I am sorry but you should look at the differneces I mentioned above. Your only con for my method was it doesn't keep variance but it does since it keeps visits. for example e2e4 has the highest visits which means less variance. Also I use different formula. I don't use those weights. I don't estimate tree size in any way or form. I mentioned the idea of dynamic exploration to all of you first. It is very different and I don't know why you thought it is the same. The only thing that Peter did was to add hash tables to the MC part and improve his weights. And that is even wrong because it was done for the wrong part. You are up against a strong algorithm that is not invented by me. Sorry there is no disagreement.
Daniel Shawul
Posts: 4185
Joined: Tue Mar 14, 2006 11:34 am
Location: Ethiopia

Re: Perft(13) betting pool

Post by Daniel Shawul »

I feel that I needed to reply to you point by point.
Michel wrote:Ok for those jumping into this thread now.

I think that Daniel's and Peter's dynamic adjustment algorithms are very similar.

The differences are:

(1) Peter also keeps track of the variance (in principle this should allow
for more accurate weight selection).
This is wrong because I have number of visits to parent and children nodes that I use to calculate variance.
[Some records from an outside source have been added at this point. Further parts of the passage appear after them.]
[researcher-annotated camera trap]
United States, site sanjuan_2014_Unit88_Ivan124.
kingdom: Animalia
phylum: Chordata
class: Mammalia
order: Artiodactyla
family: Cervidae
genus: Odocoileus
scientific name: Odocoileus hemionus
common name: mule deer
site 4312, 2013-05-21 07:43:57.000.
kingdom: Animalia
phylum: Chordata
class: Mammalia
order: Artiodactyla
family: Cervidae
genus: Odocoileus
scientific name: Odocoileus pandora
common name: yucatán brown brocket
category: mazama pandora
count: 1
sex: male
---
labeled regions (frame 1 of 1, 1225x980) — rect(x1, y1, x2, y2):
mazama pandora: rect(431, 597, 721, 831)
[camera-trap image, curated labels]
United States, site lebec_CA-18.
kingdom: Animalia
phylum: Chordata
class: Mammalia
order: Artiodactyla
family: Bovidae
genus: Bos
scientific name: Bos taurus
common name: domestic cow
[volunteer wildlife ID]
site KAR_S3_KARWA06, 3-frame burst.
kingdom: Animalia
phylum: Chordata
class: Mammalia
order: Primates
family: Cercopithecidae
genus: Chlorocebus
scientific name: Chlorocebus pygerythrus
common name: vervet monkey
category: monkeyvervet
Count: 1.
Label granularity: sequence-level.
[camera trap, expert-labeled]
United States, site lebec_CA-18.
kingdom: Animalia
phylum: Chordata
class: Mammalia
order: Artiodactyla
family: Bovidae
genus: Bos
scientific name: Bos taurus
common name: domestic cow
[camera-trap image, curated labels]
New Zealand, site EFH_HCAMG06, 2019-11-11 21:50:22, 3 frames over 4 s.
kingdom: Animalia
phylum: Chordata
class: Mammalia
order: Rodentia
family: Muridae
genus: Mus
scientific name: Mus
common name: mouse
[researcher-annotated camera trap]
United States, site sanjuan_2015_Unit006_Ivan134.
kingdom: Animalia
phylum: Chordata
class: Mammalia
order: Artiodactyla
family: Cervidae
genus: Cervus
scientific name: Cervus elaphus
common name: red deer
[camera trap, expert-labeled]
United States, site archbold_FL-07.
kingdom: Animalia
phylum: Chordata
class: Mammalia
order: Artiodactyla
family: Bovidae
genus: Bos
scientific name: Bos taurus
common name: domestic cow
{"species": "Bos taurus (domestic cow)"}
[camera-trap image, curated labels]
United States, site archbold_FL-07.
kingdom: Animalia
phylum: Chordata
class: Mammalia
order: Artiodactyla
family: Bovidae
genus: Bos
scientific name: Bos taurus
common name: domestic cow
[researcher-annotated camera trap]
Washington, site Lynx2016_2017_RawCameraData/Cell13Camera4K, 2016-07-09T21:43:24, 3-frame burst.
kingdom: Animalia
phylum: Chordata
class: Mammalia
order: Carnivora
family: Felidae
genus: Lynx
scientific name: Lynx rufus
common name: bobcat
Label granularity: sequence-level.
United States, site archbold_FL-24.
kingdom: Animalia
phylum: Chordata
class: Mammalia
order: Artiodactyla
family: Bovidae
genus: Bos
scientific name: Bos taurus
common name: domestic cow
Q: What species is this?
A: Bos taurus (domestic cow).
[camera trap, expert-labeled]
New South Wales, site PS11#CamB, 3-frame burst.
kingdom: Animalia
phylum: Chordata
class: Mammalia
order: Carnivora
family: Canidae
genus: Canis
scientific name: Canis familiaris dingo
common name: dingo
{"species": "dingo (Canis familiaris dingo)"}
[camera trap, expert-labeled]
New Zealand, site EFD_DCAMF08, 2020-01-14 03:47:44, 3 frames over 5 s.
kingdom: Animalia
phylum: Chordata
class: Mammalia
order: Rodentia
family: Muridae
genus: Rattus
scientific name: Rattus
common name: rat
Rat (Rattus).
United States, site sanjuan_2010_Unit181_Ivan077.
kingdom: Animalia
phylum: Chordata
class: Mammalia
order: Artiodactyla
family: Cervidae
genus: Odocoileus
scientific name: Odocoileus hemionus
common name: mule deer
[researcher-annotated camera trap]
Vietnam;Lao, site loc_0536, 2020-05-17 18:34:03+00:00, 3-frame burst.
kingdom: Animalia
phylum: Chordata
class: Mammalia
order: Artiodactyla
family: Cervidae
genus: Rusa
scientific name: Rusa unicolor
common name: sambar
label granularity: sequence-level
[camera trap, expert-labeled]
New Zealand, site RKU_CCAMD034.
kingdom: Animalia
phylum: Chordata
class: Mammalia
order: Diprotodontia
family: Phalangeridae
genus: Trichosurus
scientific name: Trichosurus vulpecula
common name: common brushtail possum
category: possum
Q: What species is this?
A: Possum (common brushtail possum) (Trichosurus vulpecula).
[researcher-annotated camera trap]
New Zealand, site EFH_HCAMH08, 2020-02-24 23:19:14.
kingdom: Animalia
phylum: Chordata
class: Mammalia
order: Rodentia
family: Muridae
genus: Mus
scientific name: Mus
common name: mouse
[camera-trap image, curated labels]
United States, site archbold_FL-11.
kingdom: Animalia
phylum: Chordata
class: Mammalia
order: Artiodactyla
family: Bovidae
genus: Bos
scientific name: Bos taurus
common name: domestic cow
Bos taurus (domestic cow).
This is absent in Peter's method. AFAIK you use just estimated tree size for your variance calculation. My variance goes down as the node is visited more and more...
So you see they are infact mathematically different.
(2) Peter uses a hash table to keeps statistics over the whole tree.
Daniel intends to keep statistics close to the root (for the moment only
at the root). Since in Peter's replacement strategy nodes with the biggest
subtree are kept, in the limit both approaches will presumably converge
to the same thing.
Keeping nodes in the MC is not going to help and infact will be a huge bottleneck. And I am also not sure if he keeps nodes in the first 3 why would he when searchs them statically ?
(3) Peter also uses a "fullDepth" search. Perhaps this is a waste of
resources? It is more or less equivalent to a uniform MC search
for fullDepth plies, and we are trying to get rid of uniform searches.
Yes it is.

Infact I see _nothing_ common between these methods after I remembered I use node visits to determine the variance.